After a wait of more than 140 years, five central towers of Barcelona's famous Sagrada Familia basilica are at last finished.

When the sixth and final central tower is finished—expected in 2026—construction of the church, which began in 1882, will be complete.

Design of the church was spearheaded by celebrated Catalan architect Antoni Gaudí, who decided the monumental structure would have 18 huge, spindle-shaped towers, each symbolizing a different biblical figure—the 12 apostles, the four evangelists, the Virgin Mary and Jesus.

On Wednesday, the final sculptural piece was placed on the tower of Matthew the Evangelist, according to a news release from the Basílica de la Sagrada Família. A day later, the tower of John the Evangelist was crowned with the figure of an eagle, it said.

"The four towers of the Evangelists are finished! Soon we'll be celebrating this building milestone!" the church announced in a Facebook post on Friday.

An inauguration mass will be held at the cathedral on November 12, when the four evangelist towers will be illuminated. They will stay lit through Christmas, the church said.

It added that the towers of Mark and Luke were previously crowned with a lion and a fox, respectively, last year.

The four evangelist towers stand at 135 meters tall (around 443 feet).

At the end of 2021, a huge, 12-pointed star was placed on top of the 138-meter (453-foot) tall tower of the Virgin Mary to mark its completion.

The remaining tower, representing Jesus Christ, will stand at 172.5 meters tall (566 feet) and will be finished with a 17-meter-tall (56-foot) four-armed cross, according to the cathedral.

An enormous project

The monumental structure is designed to accommodate around 13,000 people.

When Gaudí died in 1926, only an estimated 10-15% of the project had been built, including one transept, a crypt, and some of the apse wall.

Construction, already slow, was interrupted in the late 1930s by the Spanish Civil War, when most of the designs and models of Gaudí— whose tomb lies beneath the cathedral—were destroyed.

Current designs are based on surviving and reconstructed materials, as well as reimagined adaptations of the original.

In 1984, the building was designated a UNESCO World Heritage site, and it was consecrated by Pope Benedict XVI for religious worship in 2010.

The construction of the church was carried out illegally for 137 years, until 2019, when a building permit was finally issued by Barcelona's city council. Authorities only discovered the "anomaly" that it had never been granted planning permission in 2016.

When complete, the Sagrada Familia will become the world's tallest church, overtaking Ulm Minster in Germany.

### DIRECTIONS FOR THIS TASK
Please transcribe the stretch of the Sagrada Familia passage from "After a wait" through "Mary and Jesus.". The lines below come from a separate source, not from the Sagrada Familia passage.

### GIVEN MATERIAL

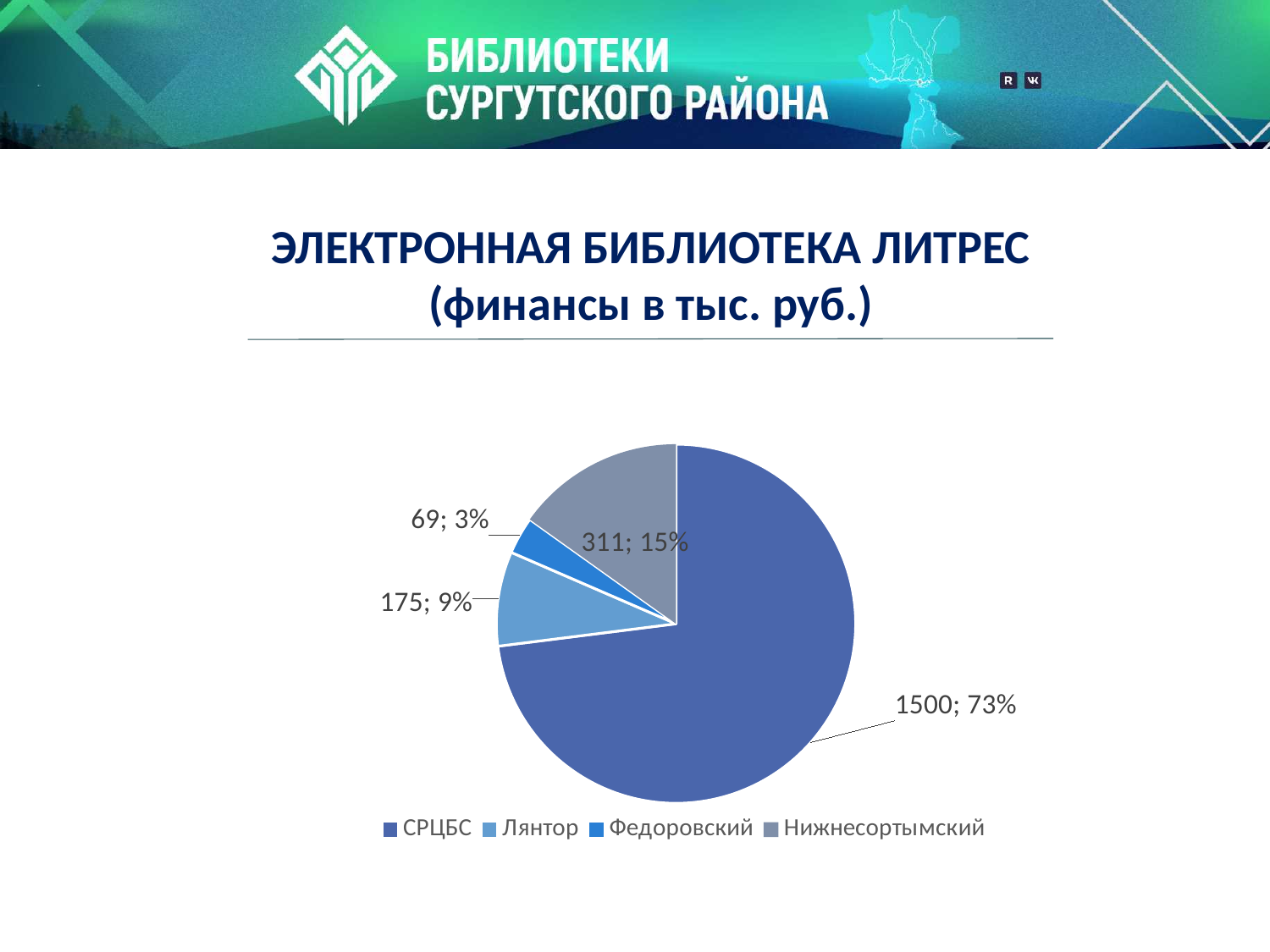
What is the value for Нижнесортымский? 311 Which category has the largest slice of the pie? СРЦБС How many categories does the legend list? 4 What is the value for СРЦБС? 1500 What share of the pie does Нижнесортымский have? 15% What is the difference between the values for Нижнесортымский and Лянтор? 136 What share of the pie does Лянтор have? 9% What kind of chart is shown on the slide? pie chart What is the value for Лянтор? 175 What is the value for Федоровский? 69 Which category has the smallest slice of the pie? Федоровский Which is larger, the value for Лянтор or the value for Федоровский? Лянтор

### OUTPUT OF THE EXERCISE
After a wait of more than 140 years, five central towers of Barcelona's famous Sagrada Familia basilica are at last finished.

When the sixth and final central tower is finished—expected in 2026—construction of the church, which began in 1882, will be complete.

Design of the church was spearheaded by celebrated Catalan architect Antoni Gaudí, who decided the monumental structure would have 18 huge, spindle-shaped towers, each symbolizing a different biblical figure—the 12 apostles, the four evangelists, the Virgin Mary and Jesus.